» Article:
Massive thank you to Escapist Book Co. and Josepha John Lee for bringing me on board the book tour for The Bleeding Stone (The Spellbinders and the Gunslingers #1).
Below, you will find information on the book and author, links to purchase your very own copy, and an excerpt from the novel 🙂
The Bleeding Stone by Joseph John Lee
Series: The Spellbinders and the Gunslingers
Genre: Historical/Epic Fantasy
Intended Age Group: Adult
Published: May 9, 2023
Publisher: Eclipseborn Publishing (Self Published)
The island nation of Ferranda is the jewel of the Acrarian Kingdom, and its Founder, Aritz a Mata, is revered as a god amongst men. But twenty-five years ago, Aritz was merely a man, a colonizer, an Invader seeking glory and fame in the name of his King and Queen, and Ferranda was a nameless union of indigenous Tribes, reverent of the heightened powers and aptitudes granted to them by their Animal Deities, but sundered by the foreigners claiming their lands to the south.
In the unconquered north, the Stone Tribe has for fifteen years offered a safe haven for the southern Tribes displaced by Aritz’s Invaders, whose occupying march north has been ostensibly halted by a dense forest barrier dividing north and south. Among the Stone people lives Sen, an outcast for the circumstances of her birth, preserved in society only by her status as daughter of her Tribe’s Chief. Forever relegated to the fringes of society, she is forced to watch as countless of her kin, including her sister and brother, complete their rites of passage into adulthood and accordingly earn their aptitudes by the Deity to whom they share an affinity – the Bear, the Wolf, or the Owl.
Despite this, Sen finds comfort in her life of forced solitude with her close inner circle, but hers is a comfort in days of waning tenuous peace. When Aritz’s technologically-advanced forces push north, Sen is thrust into a singular quest to rescue one of her precious few captured in the ensuing struggle. While her goal is earnest – save someone dear to her and prove her worth to her Tribe – her people’s goal is far more dire: survival in the face of uncertainty.

Spatial question data rows
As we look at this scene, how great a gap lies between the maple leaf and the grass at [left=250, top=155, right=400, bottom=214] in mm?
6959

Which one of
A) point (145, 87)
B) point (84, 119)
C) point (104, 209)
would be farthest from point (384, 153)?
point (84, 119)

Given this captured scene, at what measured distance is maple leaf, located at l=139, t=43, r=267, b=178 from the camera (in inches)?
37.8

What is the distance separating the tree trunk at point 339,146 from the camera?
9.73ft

» Exercise prompt: Duplicate everything in the book tour post from "In the unconquered" down to "or the Owl.". The material is not needed here.

» Solution to this exercise:
In the unconquered north, the Stone Tribe has for fifteen years offered a safe haven for the southern Tribes displaced by Aritz’s Invaders, whose occupying march north has been ostensibly halted by a dense forest barrier dividing north and south. Among the Stone people lives Sen, an outcast for the circumstances of her birth, preserved in society only by her status as daughter of her Tribe’s Chief. Forever relegated to the fringes of society, she is forced to watch as countless of her kin, including her sister and brother, complete their rites of passage into adulthood and accordingly earn their aptitudes by the Deity to whom they share an affinity – the Bear, the Wolf, or the Owl.